Request A: According to the notes on replication and consistency, why isn't a single-server database good enough?

Document extract:
***
Replication and Consistency
===========================

Big picture
  We want to replicate data for reliability.
  How do we manage replicas consistently?
  Can we replicate transparently to applications?
  Can we replicate and maintain high performance?

Example application: storing mail boxes.
  Each mailbox is a list of numbered messages.
  Operations by clients:
    M = Read(Num)
    Num = Append(M)
    Delete(Num)

Can anything go wrong in a simple single-server implementation?
  Consistency/Serializability:
    What if two clients call Append() at the same time?
    Implement with locks.
  Atomicity:
    What if the system crashes in the middle of an Append() or Delete()?
    Implement with transactions and logs.
  Durability:
    What if the system crashes just after Append() returns?
    Implement by flushing data and logs carefully.

Why do programmers like this model?
  Hides existence of concurrency.
  Hides failure recovery details.
  General tool, same for many applications.

Why isn't single-server DB good enough?
  Single point of failure.
  Want to replicate data on multiple machines.
    May help read (or even write) performance as well as availability.

Straw man replicated database:
  Imagine 2 servers, every mailbox replicated on both.
  Client sends read operations to either server.
  Client sends update operations to both.
    Waits for one to reply.

What can go wrong?
  1. Suppose a client does Num = Append(M); Delete(Num).
     Updates may occur in different order on two servers.
     Can maybe fix for single client by waiting for all ACKs.
***
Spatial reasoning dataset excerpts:
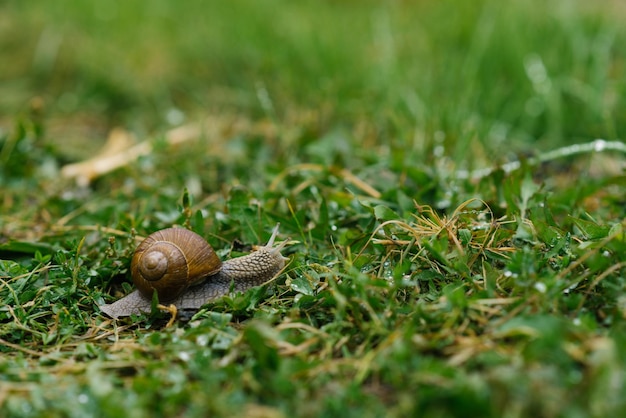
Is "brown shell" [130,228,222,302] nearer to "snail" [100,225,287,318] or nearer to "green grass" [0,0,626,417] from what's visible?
"snail" [100,225,287,318]

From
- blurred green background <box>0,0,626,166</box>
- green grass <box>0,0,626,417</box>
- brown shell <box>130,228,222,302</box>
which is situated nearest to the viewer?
green grass <box>0,0,626,417</box>

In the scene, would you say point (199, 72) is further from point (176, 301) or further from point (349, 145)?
point (176, 301)

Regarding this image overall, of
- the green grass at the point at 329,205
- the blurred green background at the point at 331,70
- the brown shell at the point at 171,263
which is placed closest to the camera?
the green grass at the point at 329,205

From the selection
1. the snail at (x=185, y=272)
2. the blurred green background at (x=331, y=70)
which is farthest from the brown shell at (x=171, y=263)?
the blurred green background at (x=331, y=70)

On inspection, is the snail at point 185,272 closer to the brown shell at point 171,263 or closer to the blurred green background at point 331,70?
the brown shell at point 171,263

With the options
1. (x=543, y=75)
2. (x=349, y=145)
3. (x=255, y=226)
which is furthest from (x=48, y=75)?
(x=543, y=75)

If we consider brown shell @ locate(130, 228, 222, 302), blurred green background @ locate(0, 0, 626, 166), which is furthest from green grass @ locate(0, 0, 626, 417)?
brown shell @ locate(130, 228, 222, 302)

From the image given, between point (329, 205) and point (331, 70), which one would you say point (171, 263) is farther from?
point (331, 70)
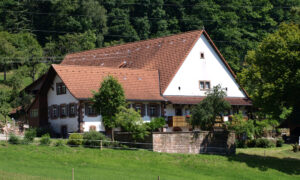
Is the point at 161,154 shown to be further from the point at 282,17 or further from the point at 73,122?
the point at 282,17

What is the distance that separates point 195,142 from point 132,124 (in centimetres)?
551

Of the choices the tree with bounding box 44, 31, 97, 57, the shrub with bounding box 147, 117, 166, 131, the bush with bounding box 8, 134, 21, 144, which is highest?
the tree with bounding box 44, 31, 97, 57

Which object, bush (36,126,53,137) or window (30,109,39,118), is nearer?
bush (36,126,53,137)

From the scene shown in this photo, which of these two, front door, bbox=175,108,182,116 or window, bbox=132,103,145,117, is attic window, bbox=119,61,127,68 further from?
window, bbox=132,103,145,117

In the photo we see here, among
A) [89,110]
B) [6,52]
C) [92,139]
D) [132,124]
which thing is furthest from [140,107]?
[6,52]

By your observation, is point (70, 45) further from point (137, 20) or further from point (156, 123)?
point (156, 123)

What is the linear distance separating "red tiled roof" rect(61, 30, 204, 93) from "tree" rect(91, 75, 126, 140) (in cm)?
1171

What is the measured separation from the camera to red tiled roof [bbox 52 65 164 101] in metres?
50.0

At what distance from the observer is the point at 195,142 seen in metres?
44.3

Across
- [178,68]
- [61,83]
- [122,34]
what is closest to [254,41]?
[122,34]

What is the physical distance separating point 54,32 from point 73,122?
64247mm

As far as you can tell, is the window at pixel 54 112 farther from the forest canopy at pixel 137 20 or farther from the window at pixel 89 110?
the forest canopy at pixel 137 20

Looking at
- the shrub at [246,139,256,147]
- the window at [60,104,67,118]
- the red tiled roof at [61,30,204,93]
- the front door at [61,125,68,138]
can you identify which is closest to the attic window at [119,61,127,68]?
the red tiled roof at [61,30,204,93]

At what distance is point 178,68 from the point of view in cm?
5644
***
Request B: Give every line of the records from the one containing "What is the measured" down to the end of the records as a JSON list of strings, one string per line and blank lines omitted.

Correct answer A: It is a single point of failure.

Correct answer B:
[
  "What is the measured separation from the camera to red tiled roof [bbox 52 65 164 101] in metres?",
  "50.0",
  "At what distance from the observer is the point at 195,142 seen in metres?",
  "44.3",
  "Across",
  "- [178,68]",
  "- [61,83]",
  "- [122,34]",
  "what is closest to [254,41]?",
  "[122,34]",
  "What is the physical distance separating point 54,32 from point 73,122?",
  "64247mm",
  "As far as you can tell, is the window at pixel 54 112 farther from the forest canopy at pixel 137 20 or farther from the window at pixel 89 110?",
  "the forest canopy at pixel 137 20",
  "Looking at",
  "- the shrub at [246,139,256,147]",
  "- the window at [60,104,67,118]",
  "- the red tiled roof at [61,30,204,93]",
  "- the front door at [61,125,68,138]",
  "can you identify which is closest to the attic window at [119,61,127,68]?",
  "the red tiled roof at [61,30,204,93]",
  "At what distance is point 178,68 from the point of view in cm?",
  "5644"
]